Epic Tales of
Lower Haversack
Epic Tale Number
2
The Bells
by Roger
Pattison
Esme was
insistent. The fact that the church had no roof,
to speak of, was not her disaster, and no reason
to ignore the problem bell. Esme was quick to
point out that the bell towers roof was
perfectly sound, and the vicar was equally fast
to note that availing himself of that estimable
fact would reduce his congregation to a religious
mountain climbing fanatic who would need to
deliver his own sermon.
But Esme got
her way. She rang a bell technician. So to speak.
"It looks like a bell" had said the
phone call to the campanologist technician.
Apparently, it also hung like one. It gleamed
brassily in the evening, also in a very bell-like
manner. It was high up in a bell tower. Ali had
found all that to be correct; to the cost of a
couple of scuffed shins, as she hyperventilated
at the top of the sadistically psychopathic
spiral stair of the bell tower.
"It also
has a proper bell rope hanging from it," had
continued the phone.

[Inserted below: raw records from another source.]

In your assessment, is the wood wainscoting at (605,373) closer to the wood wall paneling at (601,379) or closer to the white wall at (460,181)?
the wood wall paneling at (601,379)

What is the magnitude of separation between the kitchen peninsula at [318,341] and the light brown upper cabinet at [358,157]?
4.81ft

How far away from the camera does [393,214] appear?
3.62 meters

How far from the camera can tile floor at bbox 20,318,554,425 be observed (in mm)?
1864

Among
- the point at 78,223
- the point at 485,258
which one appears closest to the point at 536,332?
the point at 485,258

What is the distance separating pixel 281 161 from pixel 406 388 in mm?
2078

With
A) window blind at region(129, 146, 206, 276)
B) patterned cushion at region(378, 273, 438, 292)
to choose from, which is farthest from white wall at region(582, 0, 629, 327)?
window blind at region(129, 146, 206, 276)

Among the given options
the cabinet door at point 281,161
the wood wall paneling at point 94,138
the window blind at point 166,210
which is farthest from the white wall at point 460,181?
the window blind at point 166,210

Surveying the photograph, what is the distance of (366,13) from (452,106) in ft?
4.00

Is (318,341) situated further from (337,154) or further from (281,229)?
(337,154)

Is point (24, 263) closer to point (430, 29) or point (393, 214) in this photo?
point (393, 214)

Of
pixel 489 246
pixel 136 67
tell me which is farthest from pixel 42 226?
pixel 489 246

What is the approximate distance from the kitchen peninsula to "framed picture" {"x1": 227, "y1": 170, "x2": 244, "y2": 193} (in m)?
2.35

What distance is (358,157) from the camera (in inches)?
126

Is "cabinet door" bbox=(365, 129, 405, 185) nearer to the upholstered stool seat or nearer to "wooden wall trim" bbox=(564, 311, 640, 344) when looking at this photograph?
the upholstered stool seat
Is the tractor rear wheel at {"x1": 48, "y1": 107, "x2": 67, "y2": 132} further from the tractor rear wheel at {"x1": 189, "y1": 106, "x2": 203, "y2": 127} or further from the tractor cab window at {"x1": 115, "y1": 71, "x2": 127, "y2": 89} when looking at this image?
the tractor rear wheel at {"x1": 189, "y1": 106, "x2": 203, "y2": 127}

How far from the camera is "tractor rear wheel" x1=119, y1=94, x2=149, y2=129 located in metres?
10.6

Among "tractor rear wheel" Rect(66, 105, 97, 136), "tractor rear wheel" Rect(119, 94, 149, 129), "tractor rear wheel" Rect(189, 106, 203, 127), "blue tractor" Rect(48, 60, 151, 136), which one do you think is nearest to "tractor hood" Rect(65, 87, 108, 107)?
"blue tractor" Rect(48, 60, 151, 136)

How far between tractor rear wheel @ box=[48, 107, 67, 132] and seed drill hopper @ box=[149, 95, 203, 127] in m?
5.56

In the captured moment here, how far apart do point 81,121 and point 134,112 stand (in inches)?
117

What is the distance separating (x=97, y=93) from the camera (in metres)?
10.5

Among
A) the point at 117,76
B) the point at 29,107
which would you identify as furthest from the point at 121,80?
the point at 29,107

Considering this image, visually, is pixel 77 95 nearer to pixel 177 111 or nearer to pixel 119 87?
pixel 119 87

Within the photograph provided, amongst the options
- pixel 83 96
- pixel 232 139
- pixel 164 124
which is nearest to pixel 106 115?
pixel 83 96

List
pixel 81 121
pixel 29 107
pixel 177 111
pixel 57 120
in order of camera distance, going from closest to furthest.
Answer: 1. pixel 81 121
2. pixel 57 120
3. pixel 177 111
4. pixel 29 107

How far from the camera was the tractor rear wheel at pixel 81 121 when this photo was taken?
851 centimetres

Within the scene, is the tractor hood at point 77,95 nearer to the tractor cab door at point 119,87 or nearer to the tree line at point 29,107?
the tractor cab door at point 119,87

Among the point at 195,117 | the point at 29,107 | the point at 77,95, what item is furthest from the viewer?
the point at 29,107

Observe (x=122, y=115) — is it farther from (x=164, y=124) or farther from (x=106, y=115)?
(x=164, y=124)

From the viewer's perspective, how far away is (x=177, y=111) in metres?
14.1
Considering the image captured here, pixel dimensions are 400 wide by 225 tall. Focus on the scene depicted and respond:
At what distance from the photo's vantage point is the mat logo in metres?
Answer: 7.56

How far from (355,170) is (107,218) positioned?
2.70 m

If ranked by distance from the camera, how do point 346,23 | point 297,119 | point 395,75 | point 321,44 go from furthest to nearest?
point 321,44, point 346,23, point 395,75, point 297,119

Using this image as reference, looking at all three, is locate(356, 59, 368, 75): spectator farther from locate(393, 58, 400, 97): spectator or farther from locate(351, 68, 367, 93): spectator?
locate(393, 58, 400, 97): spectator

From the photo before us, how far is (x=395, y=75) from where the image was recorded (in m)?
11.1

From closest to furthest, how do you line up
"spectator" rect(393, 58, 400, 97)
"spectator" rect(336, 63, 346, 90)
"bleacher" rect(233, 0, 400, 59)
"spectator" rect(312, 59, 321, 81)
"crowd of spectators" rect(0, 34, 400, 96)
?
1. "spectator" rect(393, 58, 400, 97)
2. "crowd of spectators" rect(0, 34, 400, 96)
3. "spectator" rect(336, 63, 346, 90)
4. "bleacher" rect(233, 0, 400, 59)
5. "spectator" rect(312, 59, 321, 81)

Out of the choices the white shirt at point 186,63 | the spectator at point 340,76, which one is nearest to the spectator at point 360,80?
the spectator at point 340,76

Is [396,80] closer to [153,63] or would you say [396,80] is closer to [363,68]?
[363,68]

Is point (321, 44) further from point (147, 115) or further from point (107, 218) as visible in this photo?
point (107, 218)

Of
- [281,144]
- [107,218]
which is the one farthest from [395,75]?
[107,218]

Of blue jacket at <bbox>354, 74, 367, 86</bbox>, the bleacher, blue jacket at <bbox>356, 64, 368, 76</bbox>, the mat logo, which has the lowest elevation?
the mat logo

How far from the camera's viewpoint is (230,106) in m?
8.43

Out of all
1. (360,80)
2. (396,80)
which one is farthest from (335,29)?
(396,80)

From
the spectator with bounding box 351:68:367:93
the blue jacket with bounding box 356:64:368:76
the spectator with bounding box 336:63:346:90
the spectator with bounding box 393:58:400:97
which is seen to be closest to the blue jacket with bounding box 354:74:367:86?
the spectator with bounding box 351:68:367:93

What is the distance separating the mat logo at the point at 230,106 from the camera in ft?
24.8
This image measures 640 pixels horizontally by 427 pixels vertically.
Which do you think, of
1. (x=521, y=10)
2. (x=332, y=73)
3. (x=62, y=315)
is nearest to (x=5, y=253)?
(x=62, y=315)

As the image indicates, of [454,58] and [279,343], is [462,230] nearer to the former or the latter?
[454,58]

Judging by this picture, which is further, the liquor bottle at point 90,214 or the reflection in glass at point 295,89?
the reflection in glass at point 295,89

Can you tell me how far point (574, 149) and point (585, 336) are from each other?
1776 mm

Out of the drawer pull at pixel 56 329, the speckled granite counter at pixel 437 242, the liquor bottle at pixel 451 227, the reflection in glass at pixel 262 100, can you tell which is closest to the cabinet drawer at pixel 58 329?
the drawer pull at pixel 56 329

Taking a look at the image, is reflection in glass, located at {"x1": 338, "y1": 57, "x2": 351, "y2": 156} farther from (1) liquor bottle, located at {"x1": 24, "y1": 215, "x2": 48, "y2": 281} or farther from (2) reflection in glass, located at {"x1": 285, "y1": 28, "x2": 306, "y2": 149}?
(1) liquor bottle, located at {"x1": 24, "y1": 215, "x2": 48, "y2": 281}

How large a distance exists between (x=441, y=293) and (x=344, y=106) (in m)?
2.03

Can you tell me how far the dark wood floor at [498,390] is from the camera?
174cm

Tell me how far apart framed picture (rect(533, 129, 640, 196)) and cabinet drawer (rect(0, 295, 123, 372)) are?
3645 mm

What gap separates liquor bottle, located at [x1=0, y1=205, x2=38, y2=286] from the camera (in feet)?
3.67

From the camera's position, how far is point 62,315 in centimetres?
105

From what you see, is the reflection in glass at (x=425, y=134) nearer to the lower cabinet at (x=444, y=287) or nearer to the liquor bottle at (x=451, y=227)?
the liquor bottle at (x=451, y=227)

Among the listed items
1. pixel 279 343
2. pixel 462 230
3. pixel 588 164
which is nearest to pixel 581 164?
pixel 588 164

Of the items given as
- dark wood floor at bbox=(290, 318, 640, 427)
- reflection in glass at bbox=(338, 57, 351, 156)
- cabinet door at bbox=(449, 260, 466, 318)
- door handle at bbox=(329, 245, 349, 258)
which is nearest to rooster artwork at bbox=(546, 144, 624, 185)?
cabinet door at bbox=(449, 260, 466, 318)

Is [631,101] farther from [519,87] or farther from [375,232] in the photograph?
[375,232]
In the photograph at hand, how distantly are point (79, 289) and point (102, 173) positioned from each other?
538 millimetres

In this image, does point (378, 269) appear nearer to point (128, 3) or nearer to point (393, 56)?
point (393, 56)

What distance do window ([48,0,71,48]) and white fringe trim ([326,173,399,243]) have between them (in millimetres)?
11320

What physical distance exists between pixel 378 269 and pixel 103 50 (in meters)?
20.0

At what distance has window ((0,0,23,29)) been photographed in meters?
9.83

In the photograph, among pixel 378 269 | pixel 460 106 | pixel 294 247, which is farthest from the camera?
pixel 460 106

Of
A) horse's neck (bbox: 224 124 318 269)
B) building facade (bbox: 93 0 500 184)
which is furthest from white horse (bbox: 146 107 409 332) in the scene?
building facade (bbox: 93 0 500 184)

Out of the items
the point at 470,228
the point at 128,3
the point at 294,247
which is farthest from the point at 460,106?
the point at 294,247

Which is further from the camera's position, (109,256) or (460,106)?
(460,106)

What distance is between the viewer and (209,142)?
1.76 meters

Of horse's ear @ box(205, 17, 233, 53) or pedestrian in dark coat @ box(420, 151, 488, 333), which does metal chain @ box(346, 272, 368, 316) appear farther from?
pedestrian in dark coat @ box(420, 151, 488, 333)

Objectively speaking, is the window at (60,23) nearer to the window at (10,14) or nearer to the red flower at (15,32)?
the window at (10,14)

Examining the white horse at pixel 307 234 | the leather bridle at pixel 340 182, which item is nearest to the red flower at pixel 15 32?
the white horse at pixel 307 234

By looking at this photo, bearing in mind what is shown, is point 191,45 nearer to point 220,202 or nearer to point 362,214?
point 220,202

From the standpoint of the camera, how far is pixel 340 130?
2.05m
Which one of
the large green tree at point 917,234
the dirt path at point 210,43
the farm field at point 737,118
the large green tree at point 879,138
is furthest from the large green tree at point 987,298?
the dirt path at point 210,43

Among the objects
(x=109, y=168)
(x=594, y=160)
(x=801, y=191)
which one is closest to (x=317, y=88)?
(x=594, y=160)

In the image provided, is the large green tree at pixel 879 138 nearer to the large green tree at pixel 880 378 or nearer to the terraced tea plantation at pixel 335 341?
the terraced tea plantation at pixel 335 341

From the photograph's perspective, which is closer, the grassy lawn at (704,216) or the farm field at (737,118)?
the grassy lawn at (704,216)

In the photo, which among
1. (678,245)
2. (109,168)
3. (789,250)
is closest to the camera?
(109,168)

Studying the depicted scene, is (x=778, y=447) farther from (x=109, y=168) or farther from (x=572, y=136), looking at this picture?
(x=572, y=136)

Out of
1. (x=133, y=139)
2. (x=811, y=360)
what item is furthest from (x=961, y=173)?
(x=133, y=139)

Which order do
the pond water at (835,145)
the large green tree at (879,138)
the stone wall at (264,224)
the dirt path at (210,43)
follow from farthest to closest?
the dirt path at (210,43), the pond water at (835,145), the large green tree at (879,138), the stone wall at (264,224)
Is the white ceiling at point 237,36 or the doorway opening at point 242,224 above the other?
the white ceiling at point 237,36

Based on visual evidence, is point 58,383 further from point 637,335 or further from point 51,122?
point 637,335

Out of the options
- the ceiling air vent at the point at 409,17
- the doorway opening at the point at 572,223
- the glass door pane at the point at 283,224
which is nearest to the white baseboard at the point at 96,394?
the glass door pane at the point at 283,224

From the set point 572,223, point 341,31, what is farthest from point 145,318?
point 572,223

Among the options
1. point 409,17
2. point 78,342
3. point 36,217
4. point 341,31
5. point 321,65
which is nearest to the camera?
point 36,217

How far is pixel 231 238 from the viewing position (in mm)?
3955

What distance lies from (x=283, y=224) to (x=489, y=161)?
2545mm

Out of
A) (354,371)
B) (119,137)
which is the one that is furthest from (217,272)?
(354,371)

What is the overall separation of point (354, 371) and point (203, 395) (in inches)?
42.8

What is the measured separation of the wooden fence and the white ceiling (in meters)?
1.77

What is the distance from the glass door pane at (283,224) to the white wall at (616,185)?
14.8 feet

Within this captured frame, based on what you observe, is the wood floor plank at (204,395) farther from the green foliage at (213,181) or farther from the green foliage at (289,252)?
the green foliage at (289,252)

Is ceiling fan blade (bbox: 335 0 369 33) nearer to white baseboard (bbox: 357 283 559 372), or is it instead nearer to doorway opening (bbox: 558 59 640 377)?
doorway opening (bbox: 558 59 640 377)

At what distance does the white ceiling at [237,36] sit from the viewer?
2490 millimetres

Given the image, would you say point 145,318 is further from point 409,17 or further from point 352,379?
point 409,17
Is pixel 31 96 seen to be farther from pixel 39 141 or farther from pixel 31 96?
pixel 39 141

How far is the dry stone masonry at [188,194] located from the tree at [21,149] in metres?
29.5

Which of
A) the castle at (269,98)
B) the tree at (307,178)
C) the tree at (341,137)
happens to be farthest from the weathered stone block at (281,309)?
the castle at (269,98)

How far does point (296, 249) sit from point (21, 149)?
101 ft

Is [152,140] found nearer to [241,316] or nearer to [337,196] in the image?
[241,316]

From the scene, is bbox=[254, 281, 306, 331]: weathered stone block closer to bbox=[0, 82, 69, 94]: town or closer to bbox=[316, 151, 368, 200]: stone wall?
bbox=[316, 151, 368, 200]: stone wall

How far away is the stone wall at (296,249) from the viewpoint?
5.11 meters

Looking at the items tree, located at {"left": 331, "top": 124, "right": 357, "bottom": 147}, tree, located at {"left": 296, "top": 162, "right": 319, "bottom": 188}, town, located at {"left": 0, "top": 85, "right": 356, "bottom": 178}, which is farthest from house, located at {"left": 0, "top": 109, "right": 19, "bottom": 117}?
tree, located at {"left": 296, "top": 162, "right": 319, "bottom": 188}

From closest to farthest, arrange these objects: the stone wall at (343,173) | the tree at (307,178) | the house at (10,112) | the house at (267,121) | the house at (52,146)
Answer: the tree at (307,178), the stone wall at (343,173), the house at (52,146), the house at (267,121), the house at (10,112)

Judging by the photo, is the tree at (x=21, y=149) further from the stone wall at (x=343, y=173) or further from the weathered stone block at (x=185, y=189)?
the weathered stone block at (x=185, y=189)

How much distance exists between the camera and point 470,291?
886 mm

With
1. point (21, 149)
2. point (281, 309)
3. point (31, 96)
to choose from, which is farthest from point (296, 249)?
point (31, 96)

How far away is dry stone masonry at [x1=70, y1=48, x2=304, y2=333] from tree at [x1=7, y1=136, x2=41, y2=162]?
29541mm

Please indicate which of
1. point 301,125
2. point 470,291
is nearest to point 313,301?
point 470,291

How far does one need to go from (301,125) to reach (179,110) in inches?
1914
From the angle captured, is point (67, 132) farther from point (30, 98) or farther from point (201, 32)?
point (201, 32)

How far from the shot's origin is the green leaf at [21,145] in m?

It was a day or two ago that
she had (unwisely) agreed to inspect the problem
bell. It was a pleasant lady on the end of the
phone called Esme; she almost fell over herself
to be undemanding. "But we can't use it in
the carillon for the Easter service, you see."
Ali didn't see.
"As you
describe it, it would appear to be a perfectly
sound bell to me, Esme" (and Ali should know,
being well-qualified in the bell-tech department);
"what makes you think you can't use it?"
Ali waited as the caller obviously struggled with
some extreme embarrassment.
"Because
it goes 'moo'."
It was Ali's
turn to wring out a silence.
"And,"
continued Esme, as there was otherwise no
response at all from the other end "if we do,
do that nice Handel carillon; dong, ding, ding,
dong, moo; well, it just won't work, will it? D'
you see our problem, Miss Bell?"
The problem
was plain as a pikestaff. The lady was quite off
her chump. The solution, Ali felt, threatened to
be somewhat more obscure. That then, deals with
the 'why', of why Ali Bell happened be at the top
of a bell tower with scuffed shins. Ali retrieved
her little bell hammer from a distressed tweed
pocket, and reached out to tap the nearest bell.
"Dong"
it went, quite sweetly.
"Ding"
pealed the next one.
"Dong,
ding."
"Moo!"
went the fifth bell. Ali hung onto the handrail.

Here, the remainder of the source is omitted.